[Reader-list] Uttarakhand Records Nearly 100% Student Enrolment

Pawan Durani pawan.durani at gmail.com
Sat Apr 3 12:24:45 IST 2010


Uttarakhand has achieved nearly 100 per cent enrolment of students in
schools this year and the drop out percentage has come down to mere
0.31 per cent from 15 per cent in 2000-01.

Of the 18.06 lakh children in the age group of 6-14 years in the
state, 17.97 lakh (99.50%) have been enrolled in various schools,
Uttarakhand Government officials said here.

"The drop out percentage has come down from 15 per cent as per
2000-2001 census to 0.31 per cent at present," they said. In the last
three years, 613 new schools and 594 upper primary schools have been
set up under Sarva Shiksha Abhiyan (SSA) in the hill state, the
officials said.

The government has been implementing several innovative schemes like
`Sapno ki Udan', `Pahal' and `Muskan' under the Centre's flagship
programme to improve the quality and reach of education in the State.

The salient features of `Sapno ki Udan' include organising `Mobile
Schools' to reach out to the children and their parents, to identify
and mainstream `Out-of-School' children, hosting community and
educational fairs and conducting regular health camps, Radhika Jha,
the State Project Director of SSA, told a visiting team of
journalists.

"The Mobile Schools/Multi Purpose Vehicle are equipped with projector,
computer library, learning material and other necessary tools.
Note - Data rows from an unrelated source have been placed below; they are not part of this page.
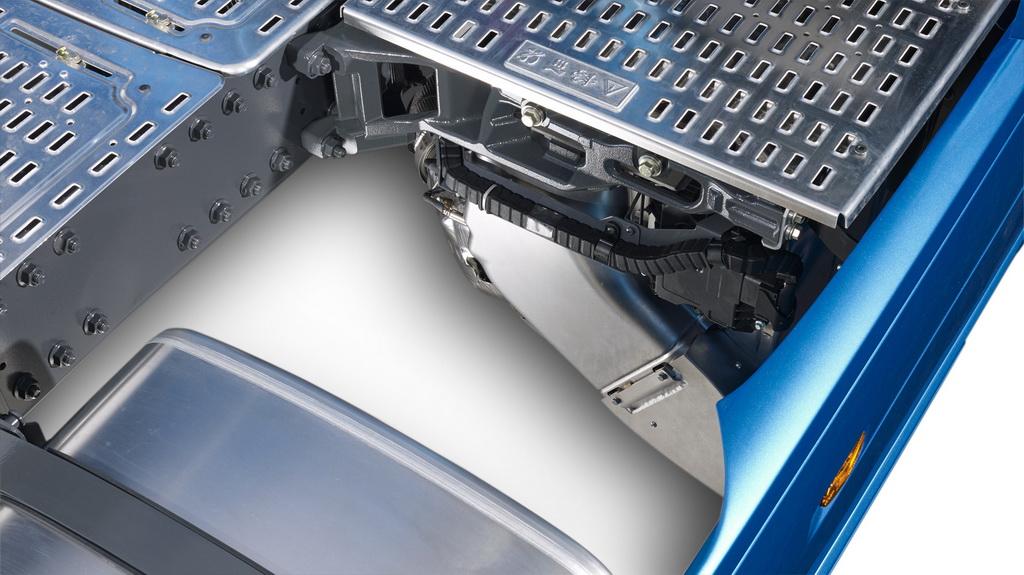 Компактная выпускная система с глушителем освобождает место на раме для топливных баков большего объема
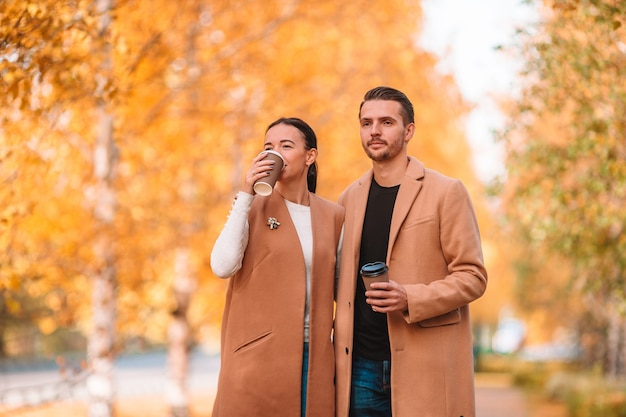 Héhé, marche dans le parc sur une journée ensoleillée d'automne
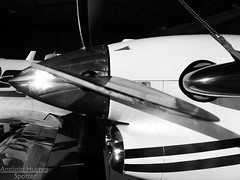 Blade (Antnio A. Huergo de Carvalho) Tags: blade p hlice aircraft airplane airport aviation aviao avio aviaogeral aviaoexecutiva beechcraft beech kingair king air superkingair c90 c90b b200 b350 ka350 blackandwhite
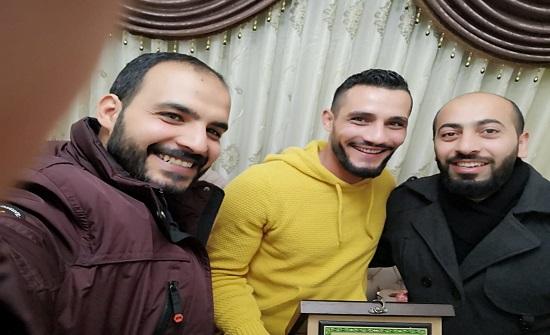 """""""شباب العمل الإسلامي"""" يكرمون اللاعب عيد لموقفه الرافض للتطبيع"""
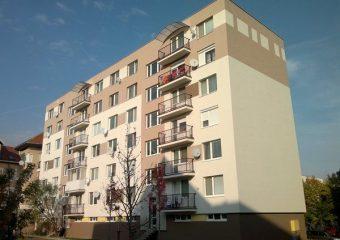 Fasády - Zateplenie bytového domu, Modra - obrázok 3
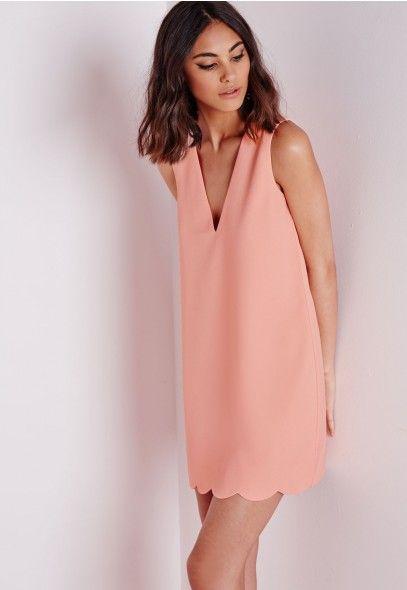 Robe droite festonnée rose décolleté plongeant - Robes - Robes droites - Missguided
These
vehicles are used to provide mobile schooling as well as to extend
awareness and motivational campaigns among the masses," she said.
(more)

"SSA helped our school in a big way. All the children of our school
belong to BPL families. We did not have basic infrastructure earlier.
Now we have chairs, benches and other basic things," Deepa Semwal,
in-charge Head Mistress of the Primary School at a slum in Dehradun,
said.

"Health camps are also conducted at our school. We also tell the
children and their parents about the need to maintain good hygiene at
home," she said.

`Pahal' is an initiative in PPP (public private partnership) mode for
providing school education to `never- enrolled' and drop-out children
in the age-group of 6-14 years belonging to vulnerable sections like
rag-pickers, beggars and scavengers.

The programme has benefited 763 children in Udham Singh Nagar,
Nainital and Haridwar districts, officials said.

`Muskaan' is another successful programme that aims at ensuring
education of children of migrant labourers from states like UP, Bihar,
Jharkhand and Chhattisgarh. The programme, that had won appreciation
from the Centre, was initially implemented in Nainital under SSA.

http://news.outlookindia.com/item.aspx?678523

A certificate mentioning the ability of the student is given when the
parents migrate to another place so that the student can be admitted
to a school there.

As many as 3,191 children, studying at 39 centres in Nainital, Udham
Singh Nagar, Haridwar and Dehradun, are benefiting from the `Muskan'
programme, the officials said.

The schools in Uttarakhand have school management committees and the
members of these panels meet the parents, generally underprivileged
sections of the society, and convince them to send their children to
the school.

"The parents of the children are extremely poor. They are involved in
things like rag-picking. We tell them to send the children to school.
We follow up with the parents to see that their children attend
classes regularly," Brij Mohan Sharma, president of the management
committee of a primary school at Ajabpur in the state capital said.

As many as 17,783 women belonging to BPL families have been appointed
as `Bhojan Mata' (women who prepare food) under the mid-day meal
scheme.

The scheme, under which free lunch is provided to students on all
working days, was also instrumental in increasing the enrolment in the
primary schools, the officials added.